Ntdll.dll breaks memory down into pages. (A page of memory is 4KB.) When a program requests 200 bytes of memory, then another 200 bytes, then another 500 bytes, all three of these requests fit into one page of memory with a fair amount of memory still available (7292 bytes, to be exact). However, with PageHeap enabled, each request receives its own page of memory plus an extra page. Ntdll.dll generates the pointer for the memory by starting at the end of the first page and counting backward by the number of bytes requested, as Figure 1 shows. Ntdll.dll marks the second page of memory as no access. Thus, ntdll.dll gives the program a boundary so that if the program tries to write even 1 byte past the amount of memory it requested, the program hits the second page and immediately generates an Access Violation error.

PageHeap for Win2K
Unlike NT, Win2K has the PageHeap functionality built in. To set up PageHeap on a Win2K test system, follow these steps:

  1. Increase the size of the memory pagefile to at least 512MB or double its previous size, whichever is larger. To increase the memory size, right-click My Computer, select Properties, then click the Advanced tab. Click Performance, then modify the size of the paging file.

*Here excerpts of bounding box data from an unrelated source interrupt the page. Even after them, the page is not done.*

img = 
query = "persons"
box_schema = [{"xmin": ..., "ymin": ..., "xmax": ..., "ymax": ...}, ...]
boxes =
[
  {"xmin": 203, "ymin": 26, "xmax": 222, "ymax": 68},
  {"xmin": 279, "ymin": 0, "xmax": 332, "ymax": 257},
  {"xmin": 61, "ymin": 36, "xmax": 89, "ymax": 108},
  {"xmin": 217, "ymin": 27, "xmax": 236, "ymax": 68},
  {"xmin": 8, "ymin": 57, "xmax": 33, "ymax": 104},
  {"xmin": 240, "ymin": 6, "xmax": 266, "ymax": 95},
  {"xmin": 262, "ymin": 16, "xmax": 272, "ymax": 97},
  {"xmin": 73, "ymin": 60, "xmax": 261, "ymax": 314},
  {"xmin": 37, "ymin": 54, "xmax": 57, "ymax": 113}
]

  2. Run gflags.exe from the debugging directory you chose when you installed WinDbg.


  3. In the Global Flags dialog box, which Figure 2 shows, enter the name of the process that you want to monitor in the Image File Name text box. This process will be either inetinfo.exe (if you want to monitor in-process IIS) or dllhost.exe (if you want to monitor all out-of-process applications).


  4. Select the Image File Options option.


  5. Select the Enable heap tail checking, Enable heap free checking, Enable heap parameter checking, Enable heap validation on call, Disable heap coalesce on free, Enable page heap, and Enable heap tagging check boxes. Click Apply, then click OK. (Note that you must click Apply before you click OK.)


  6. Open a command prompt and type
  7. net stop iisadmin /y to stop IIS. Then, restart your IIS services. (You can also use the Iisreset command to stop and restart IIS.)

PageHeap for NT
You must perform a few extra steps to use PageHeap in NT. To do so, follow these steps:

  1. Increase the size of the memory pagefile to at least 512MB or double its previous size, whichever is larger. To increase the memory size, right-click My Computer, select Properties, then click Performance and change the paging file size.


  2. Run gflags.exe from the debugging directory you chose when you installed WinDbg.


  3. In the Global Flags dialog box, which Figure 2 shows, enter the name of the process that you want to monitor in the Image File Name text box. This process will be either inetinfo.exe (if you want to monitor in-process IIS) or mtx.exe (if you want to monitor all out-of-process applications).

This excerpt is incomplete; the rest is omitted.